## Source passage
══════════

Berkeley, a Look Back: Students show up for Cal’s 1923 summer session
A century ago, on June 23, 1923, students were arriving in town for UC Berkeley’s summer session. They included “thousands of high and grammar school teachers, business and professional men and woman, recent high school graduates and university students,” all taking summer classes or enrolled in special programs, the Berkeley Daily Gazette reported.
Some 6,000 students were expected, an increase over the 1922 summer session. The summer scholars included several hundred teachers from Southeastern states, as well as people attending a “demonstration school of physical training for children between the ages of 6 to 16, conducted by the department of physical education. … The element of competition will be introduced by dividing the children into tribes or clans each tribe competing against the other tribes in its own division.”
Many visitors were planning to stay for the convention of the National Education Association, which would convene at Berkeley in early July. Also, “five modern plays” were scheduled for presentation in Wheeler Auditorium during the summer, directed by Everett Glass. They were “all comedies — American, English, Irish, Russian.” In addition, “on July 7, the Chinese students of the university will present a modern Chinese play, ‘Rejuvenescence’ (sic), in Wheeler Auditorium.”
Presidential request: Berkeley’s incoming mayor, Frank Stringham, and his predecessor, Louis Bartlett, sent a joint telegram to President Harding on June 22, 1923, saying “The City of Berkeley extends a most cordial invitation to you to visit us and the East Bay cities on or about July 31.” The invitation was in response to news of Harding’s schedule for a late-July visit to San Francisco.
“The East Bay district was entirely omitted in the program of cities in which the president would visit while on his present tour. It is not known whether or not this was an oversight or mistake on the part of the ones who compiled the program,” the Gazette noted.
Having a president visit Berkeley was not a far-fetched idea. In the two decades before 1923, Presidents Theodore Roosevelt, William Howard Taft and Woodrow Wilson had all visited Berkeley and spoken on the UC campus.

══════════

## Data extract
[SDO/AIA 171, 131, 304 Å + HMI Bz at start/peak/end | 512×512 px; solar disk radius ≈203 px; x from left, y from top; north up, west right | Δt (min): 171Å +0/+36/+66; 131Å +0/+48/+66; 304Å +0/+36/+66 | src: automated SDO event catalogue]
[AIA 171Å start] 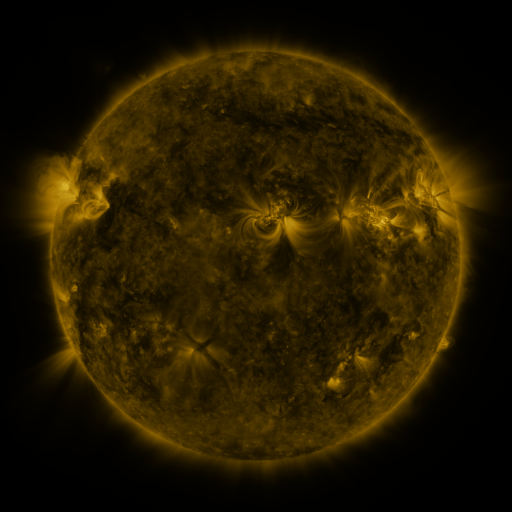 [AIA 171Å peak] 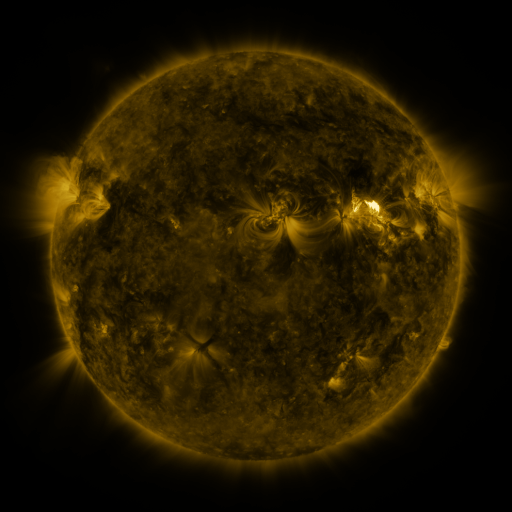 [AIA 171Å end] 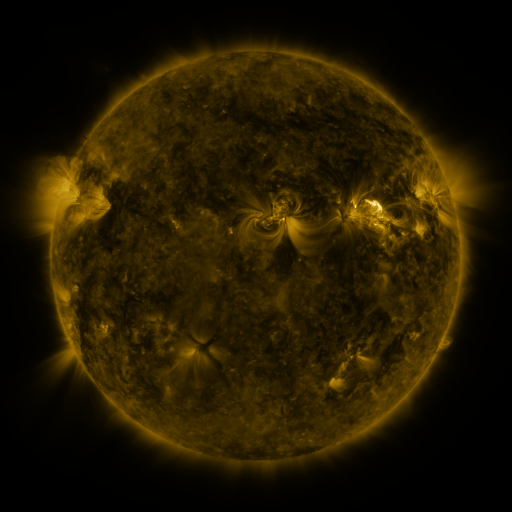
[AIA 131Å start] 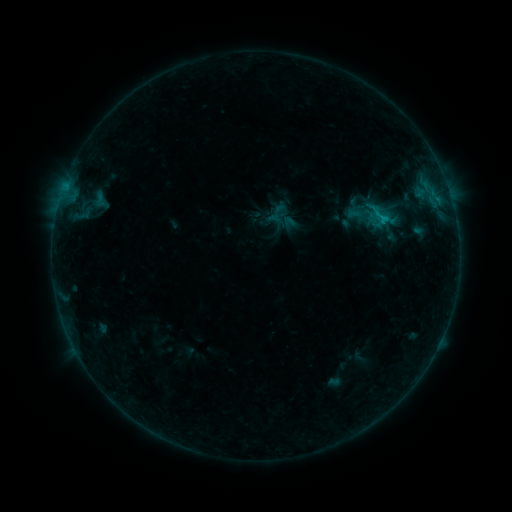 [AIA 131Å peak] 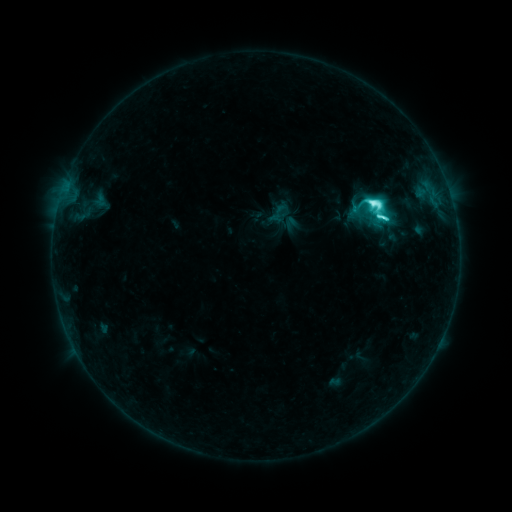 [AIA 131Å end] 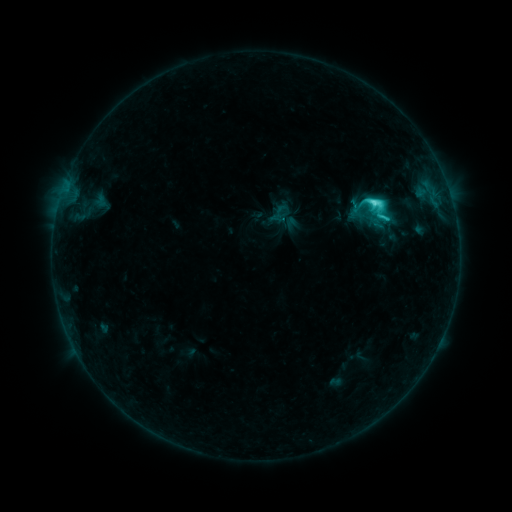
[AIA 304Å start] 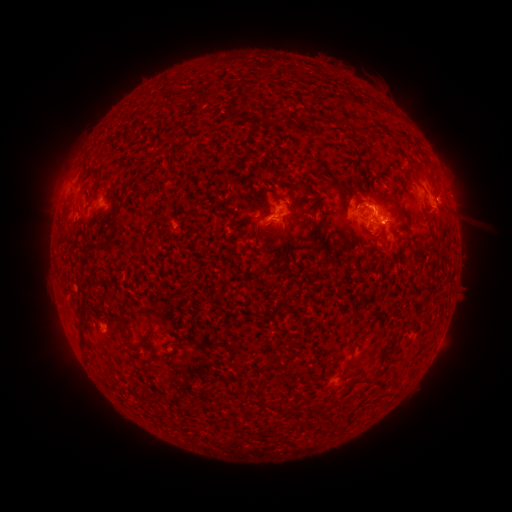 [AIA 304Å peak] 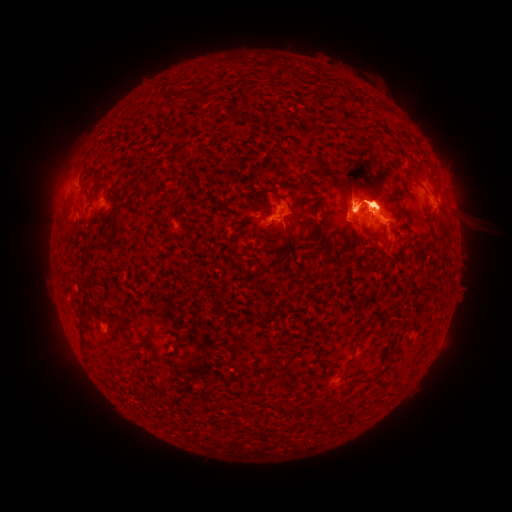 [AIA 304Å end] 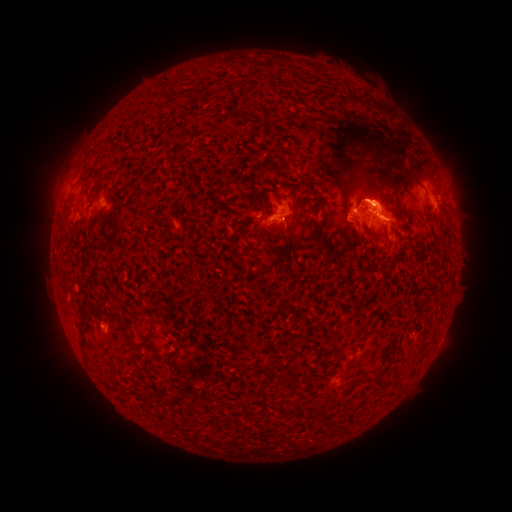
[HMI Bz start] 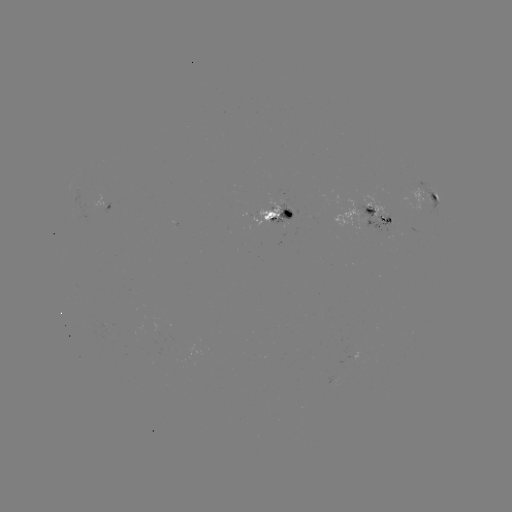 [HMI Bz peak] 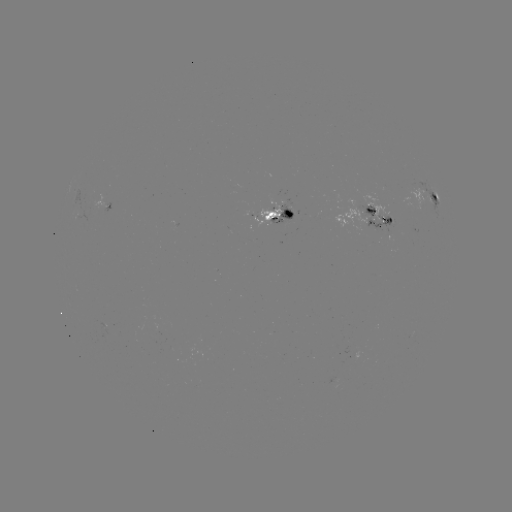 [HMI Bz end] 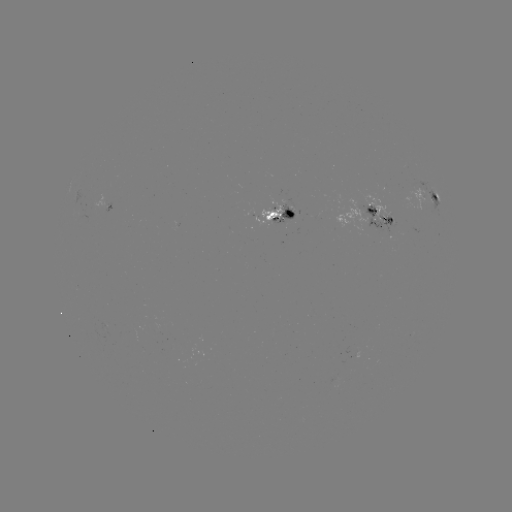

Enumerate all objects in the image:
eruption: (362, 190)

══════════

## What you will do
According to the look back at Berkeley in 1923, why did Frank Stringham and Louis Bartlett telegraph President Harding with an invitation? The rows aren't needed for this exercise.

## Response to this exercise
They sent it in response to news that Harding planned a late-July visit to San Francisco. The East Bay district had been entirely omitted from the program of cities he would visit on his tour.